Grounded Visual Factualization: Factual Anchor-Based Finetuning for Enhancing MLLM Factual Consistency
This addresses reliability issues in MLLMs for applications requiring accurate visual understanding, though it is an incremental improvement over existing fine-tuning methods.
The paper tackled the problem of visual hallucination in Multimodal Large Language Models by introducing Grounded Visual Factualization Finetuning, which significantly improved factual consistency on the VHTest benchmark while maintaining performance on general multimodal tasks.

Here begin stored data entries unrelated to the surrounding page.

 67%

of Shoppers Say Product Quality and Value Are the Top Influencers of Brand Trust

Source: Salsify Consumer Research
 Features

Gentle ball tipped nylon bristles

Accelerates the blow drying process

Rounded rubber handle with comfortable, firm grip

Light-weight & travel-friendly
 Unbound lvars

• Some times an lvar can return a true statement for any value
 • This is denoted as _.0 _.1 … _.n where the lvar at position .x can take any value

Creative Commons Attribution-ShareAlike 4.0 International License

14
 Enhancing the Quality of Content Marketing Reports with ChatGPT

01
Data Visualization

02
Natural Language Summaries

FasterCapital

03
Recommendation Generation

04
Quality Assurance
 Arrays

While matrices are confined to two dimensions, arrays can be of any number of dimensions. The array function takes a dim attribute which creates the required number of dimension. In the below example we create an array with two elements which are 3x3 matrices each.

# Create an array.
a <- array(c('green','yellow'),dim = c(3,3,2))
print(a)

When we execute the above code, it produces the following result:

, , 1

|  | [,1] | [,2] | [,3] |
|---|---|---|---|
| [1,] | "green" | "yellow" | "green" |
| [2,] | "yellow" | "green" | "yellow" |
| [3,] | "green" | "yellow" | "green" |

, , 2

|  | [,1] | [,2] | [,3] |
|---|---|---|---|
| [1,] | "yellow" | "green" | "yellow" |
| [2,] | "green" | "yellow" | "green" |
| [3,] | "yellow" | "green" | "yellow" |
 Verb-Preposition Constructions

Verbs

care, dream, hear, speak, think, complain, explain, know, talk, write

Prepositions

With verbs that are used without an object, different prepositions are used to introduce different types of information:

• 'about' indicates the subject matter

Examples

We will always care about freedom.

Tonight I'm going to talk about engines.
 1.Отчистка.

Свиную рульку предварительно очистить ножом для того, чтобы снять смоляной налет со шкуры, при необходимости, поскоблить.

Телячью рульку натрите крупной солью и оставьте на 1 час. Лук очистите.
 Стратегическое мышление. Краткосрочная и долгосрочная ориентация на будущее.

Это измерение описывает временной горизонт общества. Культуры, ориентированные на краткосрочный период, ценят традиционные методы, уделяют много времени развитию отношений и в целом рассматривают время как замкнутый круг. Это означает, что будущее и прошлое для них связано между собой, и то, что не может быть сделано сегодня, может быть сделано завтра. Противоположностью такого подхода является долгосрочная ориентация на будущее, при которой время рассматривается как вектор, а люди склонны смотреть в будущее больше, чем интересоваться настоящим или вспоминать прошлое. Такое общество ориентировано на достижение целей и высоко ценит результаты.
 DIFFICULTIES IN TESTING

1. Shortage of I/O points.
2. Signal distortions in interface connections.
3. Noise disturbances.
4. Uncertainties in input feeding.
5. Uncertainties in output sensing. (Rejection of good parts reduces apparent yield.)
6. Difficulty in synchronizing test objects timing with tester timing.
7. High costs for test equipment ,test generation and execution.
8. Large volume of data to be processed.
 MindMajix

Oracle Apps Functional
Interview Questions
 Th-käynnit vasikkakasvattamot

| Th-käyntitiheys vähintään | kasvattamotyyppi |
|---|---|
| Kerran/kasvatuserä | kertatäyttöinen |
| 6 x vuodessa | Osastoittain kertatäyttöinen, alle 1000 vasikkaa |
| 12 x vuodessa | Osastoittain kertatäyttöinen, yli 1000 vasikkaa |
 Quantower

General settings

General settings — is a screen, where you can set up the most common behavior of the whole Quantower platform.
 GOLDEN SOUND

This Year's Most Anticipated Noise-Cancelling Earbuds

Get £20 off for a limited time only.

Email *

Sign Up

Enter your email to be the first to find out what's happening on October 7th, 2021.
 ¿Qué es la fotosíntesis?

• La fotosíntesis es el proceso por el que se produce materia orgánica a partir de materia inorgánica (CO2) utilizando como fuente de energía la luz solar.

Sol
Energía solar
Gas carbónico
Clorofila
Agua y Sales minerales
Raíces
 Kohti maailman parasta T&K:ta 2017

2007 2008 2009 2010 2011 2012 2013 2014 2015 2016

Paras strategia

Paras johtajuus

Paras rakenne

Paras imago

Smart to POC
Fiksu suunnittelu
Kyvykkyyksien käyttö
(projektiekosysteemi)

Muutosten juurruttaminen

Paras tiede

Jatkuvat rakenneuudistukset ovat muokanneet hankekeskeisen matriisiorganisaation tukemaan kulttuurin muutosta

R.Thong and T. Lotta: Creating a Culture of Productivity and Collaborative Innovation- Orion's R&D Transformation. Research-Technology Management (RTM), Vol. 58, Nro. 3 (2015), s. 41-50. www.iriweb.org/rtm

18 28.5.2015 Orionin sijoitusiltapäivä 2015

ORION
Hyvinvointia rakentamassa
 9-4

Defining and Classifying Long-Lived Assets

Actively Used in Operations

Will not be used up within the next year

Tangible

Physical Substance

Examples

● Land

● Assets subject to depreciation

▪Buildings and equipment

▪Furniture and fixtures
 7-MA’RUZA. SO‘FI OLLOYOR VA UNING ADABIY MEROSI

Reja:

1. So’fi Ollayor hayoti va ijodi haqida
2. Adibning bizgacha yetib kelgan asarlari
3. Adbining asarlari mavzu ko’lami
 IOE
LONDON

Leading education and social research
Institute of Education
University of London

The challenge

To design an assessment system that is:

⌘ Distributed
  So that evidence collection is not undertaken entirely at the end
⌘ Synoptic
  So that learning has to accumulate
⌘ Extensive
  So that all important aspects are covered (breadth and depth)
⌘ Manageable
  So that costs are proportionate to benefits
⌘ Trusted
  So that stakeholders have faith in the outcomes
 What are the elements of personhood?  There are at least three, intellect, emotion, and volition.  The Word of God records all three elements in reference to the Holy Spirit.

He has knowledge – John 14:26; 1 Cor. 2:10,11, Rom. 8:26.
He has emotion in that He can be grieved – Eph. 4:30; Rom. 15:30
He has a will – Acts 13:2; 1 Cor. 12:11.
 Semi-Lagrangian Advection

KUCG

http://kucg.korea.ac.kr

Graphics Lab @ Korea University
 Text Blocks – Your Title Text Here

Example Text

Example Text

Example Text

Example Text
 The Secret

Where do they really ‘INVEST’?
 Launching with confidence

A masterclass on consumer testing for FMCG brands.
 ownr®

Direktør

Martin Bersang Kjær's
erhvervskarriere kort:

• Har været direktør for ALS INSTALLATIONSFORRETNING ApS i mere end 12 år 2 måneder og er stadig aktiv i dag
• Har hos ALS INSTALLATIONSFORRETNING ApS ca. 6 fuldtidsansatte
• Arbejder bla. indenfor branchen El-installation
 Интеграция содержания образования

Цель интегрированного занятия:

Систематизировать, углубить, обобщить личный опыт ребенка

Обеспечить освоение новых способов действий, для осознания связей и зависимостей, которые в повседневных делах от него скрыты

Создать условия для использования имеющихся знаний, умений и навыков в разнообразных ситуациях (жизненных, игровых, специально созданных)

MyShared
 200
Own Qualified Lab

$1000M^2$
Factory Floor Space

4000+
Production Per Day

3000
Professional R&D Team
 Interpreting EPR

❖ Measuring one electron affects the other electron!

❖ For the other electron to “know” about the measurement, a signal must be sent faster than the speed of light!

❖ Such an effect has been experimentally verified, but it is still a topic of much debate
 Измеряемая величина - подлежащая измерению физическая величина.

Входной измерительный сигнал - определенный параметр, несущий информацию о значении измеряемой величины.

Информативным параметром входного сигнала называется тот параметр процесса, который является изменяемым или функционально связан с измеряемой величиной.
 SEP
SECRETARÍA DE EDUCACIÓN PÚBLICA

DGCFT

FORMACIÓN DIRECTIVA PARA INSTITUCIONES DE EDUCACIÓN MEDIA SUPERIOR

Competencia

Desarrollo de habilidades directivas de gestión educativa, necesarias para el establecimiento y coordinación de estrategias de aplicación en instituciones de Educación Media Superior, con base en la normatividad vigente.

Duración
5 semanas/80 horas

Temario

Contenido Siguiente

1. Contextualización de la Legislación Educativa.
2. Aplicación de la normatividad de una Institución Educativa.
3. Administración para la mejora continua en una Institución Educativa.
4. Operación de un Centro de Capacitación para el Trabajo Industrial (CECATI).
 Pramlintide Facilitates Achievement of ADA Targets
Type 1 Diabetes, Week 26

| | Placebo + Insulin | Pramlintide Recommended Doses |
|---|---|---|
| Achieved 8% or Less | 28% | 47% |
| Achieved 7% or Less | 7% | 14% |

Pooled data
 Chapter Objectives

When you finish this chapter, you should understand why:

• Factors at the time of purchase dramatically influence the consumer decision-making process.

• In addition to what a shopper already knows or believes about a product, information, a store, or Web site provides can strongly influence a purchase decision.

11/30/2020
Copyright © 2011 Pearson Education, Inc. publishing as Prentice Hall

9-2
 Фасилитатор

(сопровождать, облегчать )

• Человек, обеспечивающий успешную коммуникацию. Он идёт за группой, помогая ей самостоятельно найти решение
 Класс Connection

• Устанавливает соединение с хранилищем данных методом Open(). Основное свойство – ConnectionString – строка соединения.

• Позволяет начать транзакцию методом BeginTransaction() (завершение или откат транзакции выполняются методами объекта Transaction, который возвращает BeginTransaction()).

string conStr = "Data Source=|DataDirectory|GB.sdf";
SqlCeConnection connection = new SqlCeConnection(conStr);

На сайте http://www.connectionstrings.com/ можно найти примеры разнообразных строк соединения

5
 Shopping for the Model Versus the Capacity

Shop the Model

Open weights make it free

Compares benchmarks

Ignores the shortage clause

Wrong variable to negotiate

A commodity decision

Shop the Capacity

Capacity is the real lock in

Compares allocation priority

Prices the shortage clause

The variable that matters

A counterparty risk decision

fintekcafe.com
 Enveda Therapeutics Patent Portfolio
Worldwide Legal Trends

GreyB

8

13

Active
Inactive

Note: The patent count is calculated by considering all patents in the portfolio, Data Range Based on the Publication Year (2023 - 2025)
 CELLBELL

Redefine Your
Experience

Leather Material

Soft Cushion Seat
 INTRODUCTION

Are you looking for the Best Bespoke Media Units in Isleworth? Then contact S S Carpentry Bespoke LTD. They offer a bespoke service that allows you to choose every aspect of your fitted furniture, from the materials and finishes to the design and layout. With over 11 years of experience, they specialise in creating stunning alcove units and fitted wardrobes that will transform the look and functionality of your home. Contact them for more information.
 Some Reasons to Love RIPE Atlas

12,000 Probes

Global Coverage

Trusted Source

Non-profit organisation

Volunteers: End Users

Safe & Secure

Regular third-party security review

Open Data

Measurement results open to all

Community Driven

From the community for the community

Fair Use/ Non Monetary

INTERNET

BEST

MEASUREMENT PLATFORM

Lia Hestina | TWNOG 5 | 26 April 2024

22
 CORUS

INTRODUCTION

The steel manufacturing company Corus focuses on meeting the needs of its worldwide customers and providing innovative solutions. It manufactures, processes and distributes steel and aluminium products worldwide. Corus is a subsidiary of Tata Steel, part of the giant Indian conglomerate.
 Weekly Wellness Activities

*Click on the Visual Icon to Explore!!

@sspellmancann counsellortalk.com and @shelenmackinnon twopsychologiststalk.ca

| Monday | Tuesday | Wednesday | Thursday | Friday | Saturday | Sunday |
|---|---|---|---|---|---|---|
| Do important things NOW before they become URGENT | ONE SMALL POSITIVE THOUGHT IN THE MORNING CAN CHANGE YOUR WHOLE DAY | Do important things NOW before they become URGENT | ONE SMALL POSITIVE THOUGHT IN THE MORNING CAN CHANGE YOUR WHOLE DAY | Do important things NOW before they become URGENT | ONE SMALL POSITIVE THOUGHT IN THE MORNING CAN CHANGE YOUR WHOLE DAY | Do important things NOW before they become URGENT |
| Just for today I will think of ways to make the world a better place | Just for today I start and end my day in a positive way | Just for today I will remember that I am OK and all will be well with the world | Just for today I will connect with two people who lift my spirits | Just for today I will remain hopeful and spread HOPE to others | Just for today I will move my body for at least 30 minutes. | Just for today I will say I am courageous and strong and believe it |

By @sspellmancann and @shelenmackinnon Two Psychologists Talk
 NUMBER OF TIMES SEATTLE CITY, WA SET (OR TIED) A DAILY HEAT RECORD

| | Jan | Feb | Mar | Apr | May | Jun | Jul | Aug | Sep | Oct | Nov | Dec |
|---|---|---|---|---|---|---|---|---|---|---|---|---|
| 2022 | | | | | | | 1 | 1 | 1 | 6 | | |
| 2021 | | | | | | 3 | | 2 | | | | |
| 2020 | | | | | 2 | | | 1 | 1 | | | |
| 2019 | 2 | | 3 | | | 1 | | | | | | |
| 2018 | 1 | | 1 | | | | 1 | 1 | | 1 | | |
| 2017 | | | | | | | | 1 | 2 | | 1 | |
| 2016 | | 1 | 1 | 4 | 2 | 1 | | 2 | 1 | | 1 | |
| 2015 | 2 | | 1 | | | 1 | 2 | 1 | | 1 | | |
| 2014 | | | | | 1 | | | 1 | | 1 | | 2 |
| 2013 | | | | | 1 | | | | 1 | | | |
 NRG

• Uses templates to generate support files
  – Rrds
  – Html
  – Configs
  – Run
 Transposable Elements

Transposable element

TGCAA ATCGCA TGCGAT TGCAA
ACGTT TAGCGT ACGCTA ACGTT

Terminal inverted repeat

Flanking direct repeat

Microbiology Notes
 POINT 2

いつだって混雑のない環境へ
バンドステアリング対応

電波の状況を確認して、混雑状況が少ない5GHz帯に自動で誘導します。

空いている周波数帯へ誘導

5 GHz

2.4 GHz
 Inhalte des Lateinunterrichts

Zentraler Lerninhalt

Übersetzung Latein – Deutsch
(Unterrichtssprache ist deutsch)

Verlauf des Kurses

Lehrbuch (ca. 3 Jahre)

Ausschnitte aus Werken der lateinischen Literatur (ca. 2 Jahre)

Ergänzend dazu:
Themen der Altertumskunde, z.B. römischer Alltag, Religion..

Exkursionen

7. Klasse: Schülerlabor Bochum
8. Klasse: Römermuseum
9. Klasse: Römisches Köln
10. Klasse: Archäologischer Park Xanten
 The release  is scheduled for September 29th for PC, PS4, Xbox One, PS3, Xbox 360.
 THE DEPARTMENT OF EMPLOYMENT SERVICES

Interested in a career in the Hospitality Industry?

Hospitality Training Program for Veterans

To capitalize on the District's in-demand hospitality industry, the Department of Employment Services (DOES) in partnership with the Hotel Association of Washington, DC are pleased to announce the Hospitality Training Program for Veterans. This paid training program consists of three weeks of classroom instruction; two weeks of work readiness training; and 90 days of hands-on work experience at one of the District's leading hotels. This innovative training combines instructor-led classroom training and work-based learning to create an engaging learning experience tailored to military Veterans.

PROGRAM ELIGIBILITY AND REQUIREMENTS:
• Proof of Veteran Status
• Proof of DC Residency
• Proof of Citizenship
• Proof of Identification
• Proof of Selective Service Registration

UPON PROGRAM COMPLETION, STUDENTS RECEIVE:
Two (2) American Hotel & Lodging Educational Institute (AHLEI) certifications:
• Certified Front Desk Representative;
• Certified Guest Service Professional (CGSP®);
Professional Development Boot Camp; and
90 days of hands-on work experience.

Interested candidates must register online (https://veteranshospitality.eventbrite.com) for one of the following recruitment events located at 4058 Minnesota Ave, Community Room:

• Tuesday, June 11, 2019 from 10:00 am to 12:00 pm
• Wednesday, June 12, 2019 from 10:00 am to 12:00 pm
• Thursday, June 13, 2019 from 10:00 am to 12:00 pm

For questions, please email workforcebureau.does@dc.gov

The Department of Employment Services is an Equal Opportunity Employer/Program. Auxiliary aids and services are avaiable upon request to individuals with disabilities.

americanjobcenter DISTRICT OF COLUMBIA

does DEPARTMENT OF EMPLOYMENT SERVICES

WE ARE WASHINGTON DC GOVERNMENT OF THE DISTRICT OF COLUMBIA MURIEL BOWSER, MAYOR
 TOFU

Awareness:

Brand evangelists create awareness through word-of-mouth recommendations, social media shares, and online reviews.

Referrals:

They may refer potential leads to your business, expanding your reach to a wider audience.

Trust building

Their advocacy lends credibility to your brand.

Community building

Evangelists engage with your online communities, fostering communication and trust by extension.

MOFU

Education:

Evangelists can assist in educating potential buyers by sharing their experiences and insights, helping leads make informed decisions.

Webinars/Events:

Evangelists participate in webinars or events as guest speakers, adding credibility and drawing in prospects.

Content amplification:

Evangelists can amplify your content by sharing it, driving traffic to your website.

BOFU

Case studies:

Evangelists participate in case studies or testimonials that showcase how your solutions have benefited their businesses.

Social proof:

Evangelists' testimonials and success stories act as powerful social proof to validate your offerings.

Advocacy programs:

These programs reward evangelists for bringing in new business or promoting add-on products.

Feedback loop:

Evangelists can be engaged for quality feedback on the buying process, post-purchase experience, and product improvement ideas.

Visual hallucination, where Multimodal Large Language Models fabricate details inconsistent with image content, critically undermines their reliability. Existing fine-tuning methods offer limited improvement, failing to deeply intervene in factual reasoning. This paper introduces Grounded Visual Factualization (GVF) Finetuning, a novel approach to systematically enhance MLLM visual factual consistency. GVF integrates explicit factual signals via three core mechanisms: Factual Anchor Data Augmentation, enriching training data with structured factual anchors and counter-factual prompts; Fact-Aware Instruction Tuning, embedding these cues into explicit instructions; and a Factual Consistency Loss function, specifically penalizing factual inaccuracies. Evaluated on LLaVA-1.5-13B, GVF Finetuning significantly outperforms standard fine-tuning on the VHTest benchmark for both Open-Ended Question (OEQ) and Yes/No Question (YNQ) formats. Crucially, GVF maintains or even slightly improves performance on general multimodal benchmarks like MME and POPE, demonstrating effective mitigation of visual hallucinations without compromising general understanding and reasoning abilities.